The most perfect, relaxing week away. I had never been to Cyprus before but was looking for guaranteed sunshine and relaxation, and this place didn’t fail to deliver!
We booked it through James Villas and you can watch a super cheesy YouTube video on the place here. We landed in Paphos, waited about 90 minutes for a hire car (I never usually use Avis, but I was using my airmiles to book it. So bad. Always use Hertz!) and then you have to drive across the island for about an hour to the North shore. Argaka is a tiny town with a pebble beach. Our villa was down a dirt track, through orange and olive groves and located halfway up a hill. A couple of times we didn’t think our little Mitsubishi Colt would make it!
This isn’t a post full of restaurant reviews and recommendations, because- in all honesty- I left this villa once, to get our first stock of food and drink. We cooked every night, slept in everyday and lay around the pool reading all day long. I can, however, give you a summary of the books I read during the week:
Mr Nice by Howard Marks: a fascinating insight into the world of an international hashish smuggler and life in US federal prison. I also learned a little bit more than I needed to know about the special “extras” involved from massage parlours in Hong Kong. Overall, I really enjoyed this book. Although, I was left feeling that perhaps others had put their Oxford education to better use than I…
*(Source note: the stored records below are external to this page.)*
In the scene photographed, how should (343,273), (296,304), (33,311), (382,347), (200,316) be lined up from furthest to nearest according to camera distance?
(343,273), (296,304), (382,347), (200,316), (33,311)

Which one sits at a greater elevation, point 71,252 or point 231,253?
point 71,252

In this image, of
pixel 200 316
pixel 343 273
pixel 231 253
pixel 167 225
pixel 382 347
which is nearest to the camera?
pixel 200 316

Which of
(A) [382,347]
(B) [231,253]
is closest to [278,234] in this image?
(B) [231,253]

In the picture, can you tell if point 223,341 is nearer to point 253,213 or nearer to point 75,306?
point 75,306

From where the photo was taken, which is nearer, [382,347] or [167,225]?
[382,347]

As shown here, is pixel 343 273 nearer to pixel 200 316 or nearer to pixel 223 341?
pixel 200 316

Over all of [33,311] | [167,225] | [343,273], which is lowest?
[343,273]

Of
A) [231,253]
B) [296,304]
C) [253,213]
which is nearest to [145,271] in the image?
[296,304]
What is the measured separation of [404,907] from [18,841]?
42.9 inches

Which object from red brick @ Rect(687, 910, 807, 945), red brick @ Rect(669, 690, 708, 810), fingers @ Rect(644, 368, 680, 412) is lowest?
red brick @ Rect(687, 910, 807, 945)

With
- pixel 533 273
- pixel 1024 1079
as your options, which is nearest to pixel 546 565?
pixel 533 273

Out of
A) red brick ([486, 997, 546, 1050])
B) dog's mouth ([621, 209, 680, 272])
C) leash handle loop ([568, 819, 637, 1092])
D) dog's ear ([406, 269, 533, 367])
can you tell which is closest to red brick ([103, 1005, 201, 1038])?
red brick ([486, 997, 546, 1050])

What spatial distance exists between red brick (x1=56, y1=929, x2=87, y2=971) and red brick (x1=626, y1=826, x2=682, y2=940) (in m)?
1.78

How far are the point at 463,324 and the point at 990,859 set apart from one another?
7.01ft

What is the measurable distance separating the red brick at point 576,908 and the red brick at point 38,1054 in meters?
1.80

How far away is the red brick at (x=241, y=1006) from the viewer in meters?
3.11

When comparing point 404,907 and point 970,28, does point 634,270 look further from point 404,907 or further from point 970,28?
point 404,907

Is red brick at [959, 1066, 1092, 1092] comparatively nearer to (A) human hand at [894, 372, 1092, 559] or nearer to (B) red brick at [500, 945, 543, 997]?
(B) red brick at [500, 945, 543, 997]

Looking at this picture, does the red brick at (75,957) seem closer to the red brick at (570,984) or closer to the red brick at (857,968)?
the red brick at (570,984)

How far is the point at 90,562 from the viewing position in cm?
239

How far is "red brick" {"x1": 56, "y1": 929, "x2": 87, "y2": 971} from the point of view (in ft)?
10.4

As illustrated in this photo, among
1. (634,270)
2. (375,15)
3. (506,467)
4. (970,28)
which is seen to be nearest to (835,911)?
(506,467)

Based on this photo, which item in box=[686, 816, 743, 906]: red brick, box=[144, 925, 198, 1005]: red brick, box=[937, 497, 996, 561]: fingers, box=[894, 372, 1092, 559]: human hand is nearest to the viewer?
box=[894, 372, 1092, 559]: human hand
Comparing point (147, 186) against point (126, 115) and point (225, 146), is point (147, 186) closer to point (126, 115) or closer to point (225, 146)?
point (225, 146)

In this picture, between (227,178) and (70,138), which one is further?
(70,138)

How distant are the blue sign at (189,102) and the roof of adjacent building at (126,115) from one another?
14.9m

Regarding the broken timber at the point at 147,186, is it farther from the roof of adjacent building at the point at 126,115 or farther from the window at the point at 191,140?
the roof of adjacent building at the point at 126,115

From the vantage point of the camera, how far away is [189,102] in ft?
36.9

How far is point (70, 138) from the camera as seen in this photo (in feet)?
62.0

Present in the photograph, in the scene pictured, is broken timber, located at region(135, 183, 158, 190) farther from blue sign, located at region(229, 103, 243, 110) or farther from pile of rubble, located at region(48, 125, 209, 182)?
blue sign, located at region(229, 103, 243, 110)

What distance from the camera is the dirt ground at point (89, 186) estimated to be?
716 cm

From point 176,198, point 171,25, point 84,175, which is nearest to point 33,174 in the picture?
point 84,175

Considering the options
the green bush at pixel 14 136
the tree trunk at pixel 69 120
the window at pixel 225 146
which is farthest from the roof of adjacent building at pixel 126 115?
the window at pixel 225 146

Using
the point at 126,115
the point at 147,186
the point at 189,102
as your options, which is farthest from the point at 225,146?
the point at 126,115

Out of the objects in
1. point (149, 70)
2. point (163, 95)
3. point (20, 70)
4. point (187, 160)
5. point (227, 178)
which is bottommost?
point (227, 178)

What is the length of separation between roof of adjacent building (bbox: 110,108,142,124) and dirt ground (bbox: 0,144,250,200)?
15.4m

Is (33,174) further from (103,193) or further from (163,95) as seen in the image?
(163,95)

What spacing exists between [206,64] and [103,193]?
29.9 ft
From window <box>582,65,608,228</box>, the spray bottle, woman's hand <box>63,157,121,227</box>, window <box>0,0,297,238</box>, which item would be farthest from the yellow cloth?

How to Build a Girl by Caitlin Moran: I loved “How to be a Woman” and “Moranthology“. This book is fictional (or is it?) but largely follows the same themes as “How to be a Woman”. In the back of the book she even apologises to her own siblings for writing yet another book about sex and masturbation. It’s light hearted and if I was in to early 90s indie music, I am sure it would reflect that period of time as a music journalist. One quote sticks with me. It’s about mulberry jam. Read it if you want to know why.
Eat, Shoots and Leaves by Lynne Truss: a re-read, just to keep updated. As you can tell from the grammar of this post, I did not adhere to all it taught. Her enraged passion for apostrophes is contagious though.
Catching Fire, Suzanne Collins: it has remained half read on my Kindle for months. So I finished it off. I think we all know how it goes.
Freakonomics by Stephen D Levitt and Stephen J Dubnar: Easily the best book I have read this year. Utterly fascinating. Lots of Chicago examples, which I loved, but overall it is a phenomenal book that challenges how you think. I love data: I spend much of my day analysing and making decisions using it. This book urges you to think slightly differently and perhaps find another rationale for something- or another route to take. I loved it. Superfreakonomics is also fascinating.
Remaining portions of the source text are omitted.